Dataset extract -
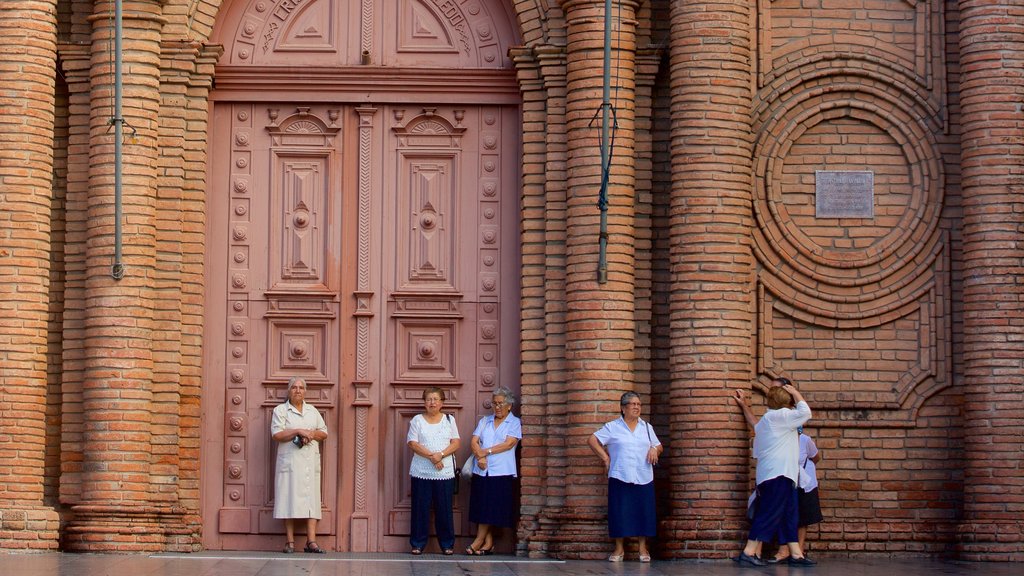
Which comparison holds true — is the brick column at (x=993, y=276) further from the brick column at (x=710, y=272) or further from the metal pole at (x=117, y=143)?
the metal pole at (x=117, y=143)

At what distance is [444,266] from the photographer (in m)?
14.2

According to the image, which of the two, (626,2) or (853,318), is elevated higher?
(626,2)

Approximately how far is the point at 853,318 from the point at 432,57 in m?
4.18

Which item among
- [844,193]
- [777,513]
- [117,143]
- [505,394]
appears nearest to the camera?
[777,513]

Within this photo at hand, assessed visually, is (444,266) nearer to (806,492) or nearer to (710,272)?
(710,272)

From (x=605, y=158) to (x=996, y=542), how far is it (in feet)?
14.2

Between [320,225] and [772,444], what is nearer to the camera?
[772,444]

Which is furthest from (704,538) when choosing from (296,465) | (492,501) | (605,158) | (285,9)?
(285,9)

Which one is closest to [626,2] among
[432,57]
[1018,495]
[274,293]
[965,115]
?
[432,57]

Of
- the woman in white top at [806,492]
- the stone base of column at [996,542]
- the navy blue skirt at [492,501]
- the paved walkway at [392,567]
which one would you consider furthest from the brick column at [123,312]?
the stone base of column at [996,542]

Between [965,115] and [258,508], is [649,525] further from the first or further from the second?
[965,115]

What to work on -
Reproduce every row above word for word, leaving out the pictures.

The reply -
Which comparison holds true — is the brick column at (x=993, y=276) further from the brick column at (x=710, y=272) or further from the metal pole at (x=117, y=143)?
the metal pole at (x=117, y=143)

At what distance is [444,266] from the photographer (in m)?
14.2

According to the image, which of the two, (626,2) or (853,318), is elevated higher?
(626,2)

Approximately how far is the point at 853,318 from the point at 432,57 in m?
4.18

Which item among
- [844,193]
- [777,513]
- [117,143]
- [505,394]
appears nearest to the camera?
[777,513]

Within this photo at hand, assessed visually, is (444,266) nearer to (806,492) or nearer to (710,272)?
(710,272)

From (x=605, y=158) to (x=996, y=542), how far is it (in feet)?
14.2

Between [320,225] and [772,444], what is nearer to the camera?
[772,444]

Which is furthest from (704,538) when choosing from (296,465) | (492,501) | (605,158) | (285,9)?
(285,9)

Which one is closest to [626,2] among
[432,57]
[1018,495]
[274,293]
[965,115]
?
[432,57]

Of
- the woman in white top at [806,492]
- the stone base of column at [996,542]
- the navy blue skirt at [492,501]
- the paved walkway at [392,567]
which one would you consider furthest from the brick column at [123,312]?
the stone base of column at [996,542]

Between [965,115] and [258,508], is [649,525] further from the first or further from the second?
[965,115]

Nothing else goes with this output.